*** Opening of EXCERPT PROVIDED ***

In 1852, by which time there was a steady stream of white people pouring into the country in search of land and wealth, the British, without warning, recognised the independence of the Transvaal under Pretorious, renounced all treaties and alliances between Britain and the black people north of the Vaal river and entered into an agreement not to provide firearms to non-white people. Thereby, black people became unable to defend themselves against the Boers or any others who might try to pillage them.

The Batswana were devastated by this rejection of their loyal and friendly approach towards the British, and found themselves at the mercy of unscrupulous Boers of the new South Africa Republic who attacked even friendly communities in their search for food, cattle and orphans to "apprentice" as cheap labour on their farms. Then, following the discovery of diamonds in the Kimberley region, the Tswana territory was plundered by mercenaries and freebooters determined to acquire land by fair means or foul.

As my hon. Friend the Minister will know from reading our colonial history, England did not look after the interests of the Batswana. The so-called Keate award—Keate was governor-general of Natal—defining their territory was ignored. When the British finally annexed the South Africa Republic, the Batswana rejoiced in the belief that the British would at last secure their borders and halt the influx of white mercenaries, but they were betrayed.

Early in 1885, the whole area became a British protectorate by Order in Council, but later that year, following the intolerable situation caused by landowners seeking legal validity of their fraudulant land titles, the South African Parliament, acting on the advice of Cecil Rhodes, who was then a Member of Parliament, agreed to redefine the area south of the Molopo river as the Crown colony of Bechuanaland. Then, following representations by 1,500 chiefs and elders, the British Government gave a firm promise that the Tswana territory would never become part of the Transvaal, or Cape colony, but, without any further reference to or discussion with the Batswana, they were annexed to the Cape in 1895 and became part of the union of South Africa through the Act of Union in 1910.

The area north of the Molopo river, which became a British protectorate in 1885 and was the home of about one third of the Batswana, was granted its independence by Britain in 1966, adopting the name of Botswana, and became a member of the British Commonwealth. It was immediately given world recognition, unlike Bophuthatswana, which still strives to convince the world of its validity.

What are the criteria required for international recognition of the Republic of Bophuthatswana? According to the Foreign Office, they are: first, that the contry must have defensible and fixed borders; secondly, that its Government must exercise effective control—in other words, have their own defence and police forces—and, thirdly, that it must have control over its own independent foreign policy. We must look to see how far Bophuthatswana measures up to those requirements. First, the borders of Bophuthatswana are far from final. The country is fragmented, but the policy of consolidation is succeeding. Even during our visit to Bophuthatswana, the number of separate territories was reduced from seven to six by the closing of the Marico corridor.

Negotiations with the South African Government and landowners in the areas to be consolidated continue apace, and, as we have seen from the recent referendum in Mafiking, even the whites in a strongly Afrikaaner area know a good thing when they see it and have joined Bophuthatswana voluntarily. Full international recognition would give a spur to the South African Government to hasten the process of consolidation.

*** Close of EXCERPT PROVIDED ***
*** Opening of DATASET CONTENT ***

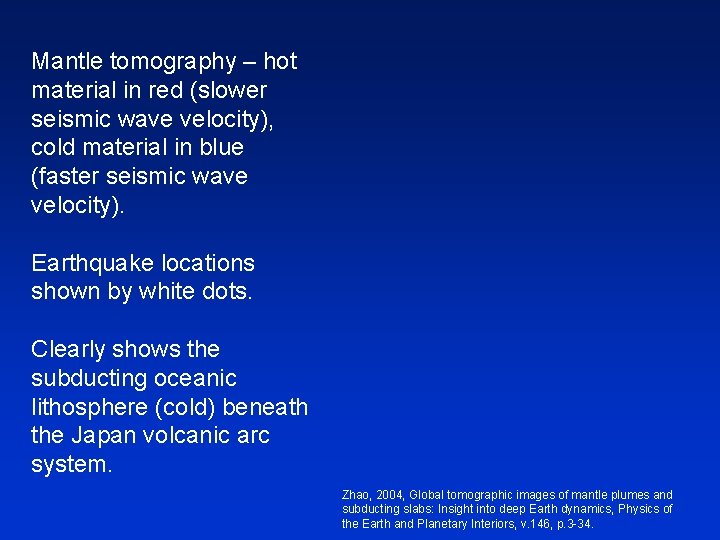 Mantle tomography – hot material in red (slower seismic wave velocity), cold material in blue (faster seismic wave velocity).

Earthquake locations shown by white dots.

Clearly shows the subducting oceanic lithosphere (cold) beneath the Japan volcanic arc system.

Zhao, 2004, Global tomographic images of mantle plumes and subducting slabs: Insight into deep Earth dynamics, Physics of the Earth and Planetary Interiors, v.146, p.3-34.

*** Close of DATASET CONTENT ***
*** Opening of DATASET CONTENT ***

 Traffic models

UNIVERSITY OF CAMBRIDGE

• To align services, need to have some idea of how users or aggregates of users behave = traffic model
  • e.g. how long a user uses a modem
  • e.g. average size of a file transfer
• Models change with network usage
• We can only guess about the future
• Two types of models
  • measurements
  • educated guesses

*** Close of DATASET CONTENT ***

▸ **TO DO**: Please state the year in which, according to the text on the Batswana, Britain granted independence to the area north of the Molopo river. The records have nothing to do with the text on the Batswana.

▸ **ANSWER TO THIS PROBLEM**: 1966